§ Problem description: Continue the comment thread about children constantly being told they are cute, starting right after its last sentence.

§ Text passage:
· · · · · · ·

What do you think? Can the comments ever be too much of a good thing?


Mel said...

I actually worry about this, too! My son is told how cute he is EVERY SINGLE TIME we are out in public. Strangers just stop us to tell me how cute he is...and he eats it up, of course! I usually respond with, "Oh, he's a very sweet boy" or something like that. But I've often wondered if it can be detrimental for him to hear it so much. (And like you, I can take no credit for his cute genes, lol.)

Anonymous said...

I tell my kids they're the cutest most gorgeous things alive unless they scream and whine at me. Then I tell them they look like they got hit with the fugly stick.

Oooh, better sign this 'Anonymous Snowboarder'.

Sarah said...

I think about the effects of the "cute" word being showered frequently on my daughter as well.

Here's another post on the same topic that I really liked:

Linney said...

Funny you posted this today...This morning as we were driving to to Pre-School, my son was making something in the car, and he said, "Mom, look!!!!, How did I do that?!?!", I responded with, I don't know, how did you do that?", his answer was...."BECAUSE I'M AWESOME!", maybe I praise him too much???

Lori said...

My little one also gets more than her fair share of comments about her looks. She eats it up. Like Lucy she is very outgoing and her looks combined with her personality cause her to constantly be picked out and told how cute, adorable, beautiful she is, which is uncomfortable when there are other little ones around who are not getting the same comments. She constantly tells me how beautiful she is and expects validation. Right now her plans in life are to become the most beautiful princess in the world and own a restaurant.

· · · · · · ·

§ Data excerpts:
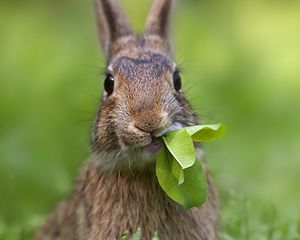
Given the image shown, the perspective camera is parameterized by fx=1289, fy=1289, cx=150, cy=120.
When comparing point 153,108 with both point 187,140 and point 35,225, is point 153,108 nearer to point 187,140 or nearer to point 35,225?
point 187,140

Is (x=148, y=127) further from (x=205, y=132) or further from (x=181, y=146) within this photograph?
(x=205, y=132)

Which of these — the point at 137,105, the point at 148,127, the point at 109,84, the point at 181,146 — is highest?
the point at 109,84

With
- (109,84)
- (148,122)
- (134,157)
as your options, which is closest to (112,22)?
(109,84)

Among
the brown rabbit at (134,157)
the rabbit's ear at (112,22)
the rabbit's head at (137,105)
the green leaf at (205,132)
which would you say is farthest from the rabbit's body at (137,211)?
the rabbit's ear at (112,22)

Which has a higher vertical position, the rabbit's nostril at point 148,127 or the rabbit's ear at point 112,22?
the rabbit's ear at point 112,22

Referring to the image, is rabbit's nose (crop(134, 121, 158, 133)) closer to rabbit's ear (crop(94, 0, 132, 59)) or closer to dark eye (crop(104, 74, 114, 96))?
dark eye (crop(104, 74, 114, 96))

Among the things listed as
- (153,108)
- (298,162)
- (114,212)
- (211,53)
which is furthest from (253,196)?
(211,53)

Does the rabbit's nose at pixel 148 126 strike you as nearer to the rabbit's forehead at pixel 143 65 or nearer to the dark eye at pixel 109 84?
the rabbit's forehead at pixel 143 65
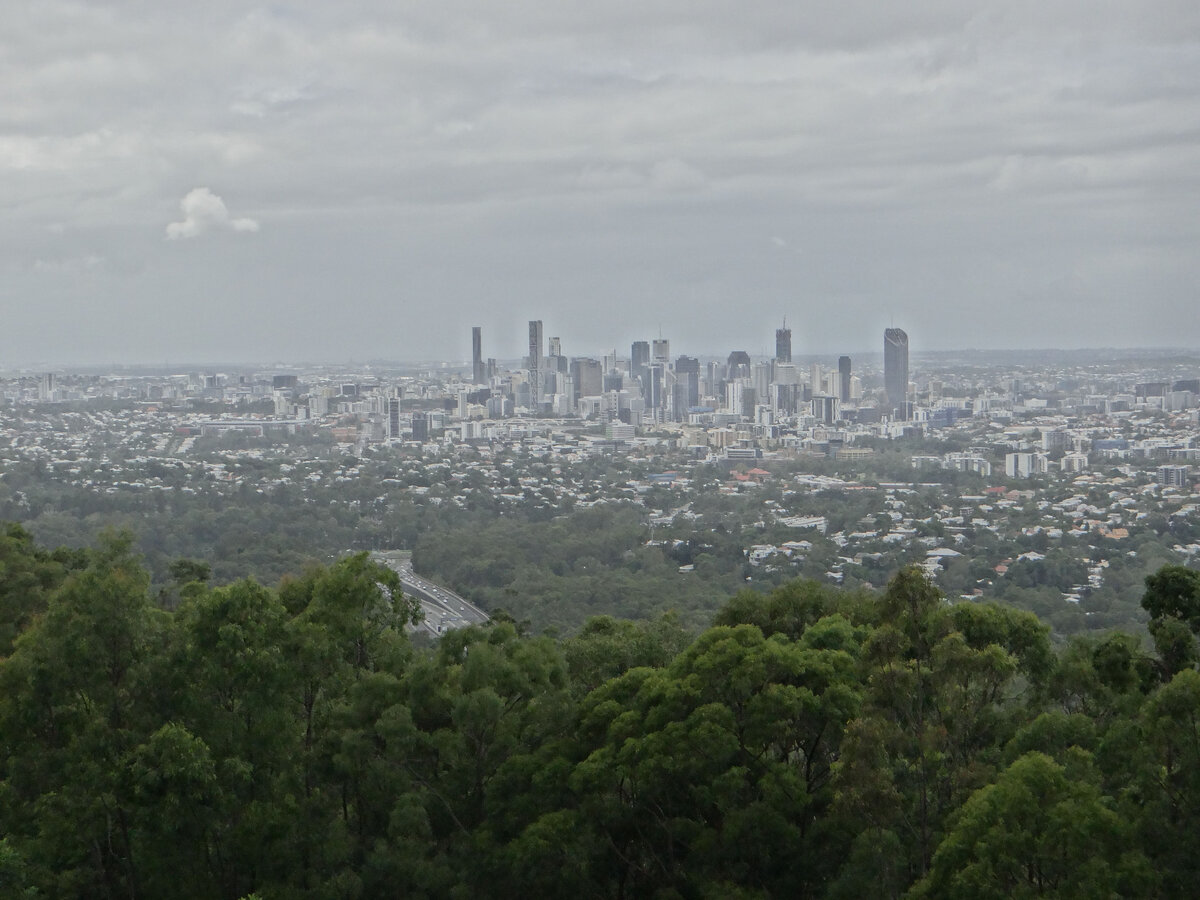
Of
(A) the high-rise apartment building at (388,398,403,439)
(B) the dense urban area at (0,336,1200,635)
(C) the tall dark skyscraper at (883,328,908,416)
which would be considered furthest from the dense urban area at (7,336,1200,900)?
(C) the tall dark skyscraper at (883,328,908,416)

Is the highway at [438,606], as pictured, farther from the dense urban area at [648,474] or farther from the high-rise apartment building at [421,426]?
the high-rise apartment building at [421,426]

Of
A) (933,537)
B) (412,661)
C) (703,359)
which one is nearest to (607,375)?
(703,359)

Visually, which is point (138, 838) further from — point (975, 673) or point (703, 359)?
point (703, 359)

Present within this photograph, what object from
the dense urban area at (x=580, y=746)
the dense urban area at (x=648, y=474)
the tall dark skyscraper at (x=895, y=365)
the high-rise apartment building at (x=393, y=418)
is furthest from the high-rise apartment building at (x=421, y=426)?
the dense urban area at (x=580, y=746)

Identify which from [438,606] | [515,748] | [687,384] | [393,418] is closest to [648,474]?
[393,418]

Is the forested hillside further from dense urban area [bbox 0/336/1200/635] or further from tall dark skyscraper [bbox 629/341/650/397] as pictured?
tall dark skyscraper [bbox 629/341/650/397]

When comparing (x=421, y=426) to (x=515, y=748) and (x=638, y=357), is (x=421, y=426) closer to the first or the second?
(x=638, y=357)
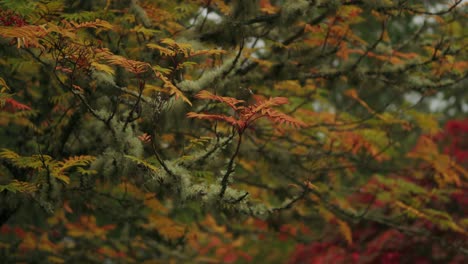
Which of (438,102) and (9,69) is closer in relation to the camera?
(9,69)

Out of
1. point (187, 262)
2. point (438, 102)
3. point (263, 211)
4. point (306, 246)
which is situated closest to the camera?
point (263, 211)

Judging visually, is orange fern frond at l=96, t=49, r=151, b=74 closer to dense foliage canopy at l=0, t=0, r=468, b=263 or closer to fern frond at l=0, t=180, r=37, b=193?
dense foliage canopy at l=0, t=0, r=468, b=263

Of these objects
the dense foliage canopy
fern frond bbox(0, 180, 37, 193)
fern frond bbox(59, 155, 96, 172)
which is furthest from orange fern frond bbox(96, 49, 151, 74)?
fern frond bbox(0, 180, 37, 193)

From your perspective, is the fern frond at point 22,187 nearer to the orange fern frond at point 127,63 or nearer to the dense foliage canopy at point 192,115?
the dense foliage canopy at point 192,115

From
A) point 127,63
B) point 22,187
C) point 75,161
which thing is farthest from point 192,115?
point 22,187

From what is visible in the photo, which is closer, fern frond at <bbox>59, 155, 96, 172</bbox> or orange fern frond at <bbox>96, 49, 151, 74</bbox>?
orange fern frond at <bbox>96, 49, 151, 74</bbox>

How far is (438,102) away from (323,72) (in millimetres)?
9107

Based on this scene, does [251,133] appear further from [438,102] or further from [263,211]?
[438,102]

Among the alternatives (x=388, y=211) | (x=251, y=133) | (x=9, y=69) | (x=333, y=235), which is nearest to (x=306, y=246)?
(x=333, y=235)

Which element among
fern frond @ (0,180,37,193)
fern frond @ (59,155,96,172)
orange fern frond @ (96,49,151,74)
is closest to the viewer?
orange fern frond @ (96,49,151,74)

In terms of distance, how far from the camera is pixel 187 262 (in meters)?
6.08

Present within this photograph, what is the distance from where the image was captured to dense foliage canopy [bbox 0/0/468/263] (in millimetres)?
2717

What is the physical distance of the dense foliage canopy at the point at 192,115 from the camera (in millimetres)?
2717

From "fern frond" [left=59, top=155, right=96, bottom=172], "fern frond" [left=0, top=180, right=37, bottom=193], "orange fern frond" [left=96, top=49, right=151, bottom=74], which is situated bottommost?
"fern frond" [left=0, top=180, right=37, bottom=193]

· · · · · · ·

§ Output of the task:
My older daughter, however, got even more comments about her looks as a toddler and beyond, but as she got older (by 5)she had become very uncomfortable with constantly being told how beautiful she was. Now she prefers to just be smart. She found a group of like-minded friends in middle school. Unlike a lot of pre-teens she seems to do everything she can to not be pretty. She doesn't wear (or want to wear) make-up or trendy clothes (I still buy her clothes without her there). She doesn't have a hairstyle (although she is thinking of getting her hair cut -FINALLY- because it's so long she can barely wash it). She is so uncomfortable with strangers commenting on her looks that she you can clearly see her discomfort whenever someone comments on her looks, which is still a lot. Once Samantha gets a little older maybe I'll have a little more insight about these comments. Right now I only know my 3 year old loves them and they've had a negative effect on my pre-teen.

I still tell her how beautiful she is, because she is, and because I worry that in her quest to distance herself from these strangers comments she has convinced herself she is not pretty. Although I would not want her to rely on her looks, I would also not want her to go through life feeling uncomfortable with how she looks.

Maci Miller said...

I struggle with this too. We tell her she is cute a LOT and so does everyone else. We love our fashion around here and if she has a cute outfit on when we are out, the complements triple. Literally, all the way through the mall people tell her she is beautiful. She is starting to know it and already learning how to work it. I always tell her what I love the most about her is her sweetness, her big heart, the way she is so nice, smart, etc. , but it enough? Been trying to cut back on my own comments about her cuteness and continue focusing on the important things. I appreciated this article, Jackie!

Tisra said...

Long time no comment, huh? *How are you*??? :-)

Our sweet Dorothy is in the Exact. Same. Spot. Same age. Same undeniable cuteness. But, I do try to temper it for the exact same reasons. That, and I feel especially protective of the older, biological children, that aren't getting the same attention (even though they're just as cute). Sometimes I think it has to do with Dorothy being adopted- like people use it as an inroad to asking about adoption. Sometimes, I think its about the age. Three year olds are just cute.

But, yes, I do pay attention to it, and mull over how to handle it, and how to balance her out.

Without fail, I get it everywhere I go.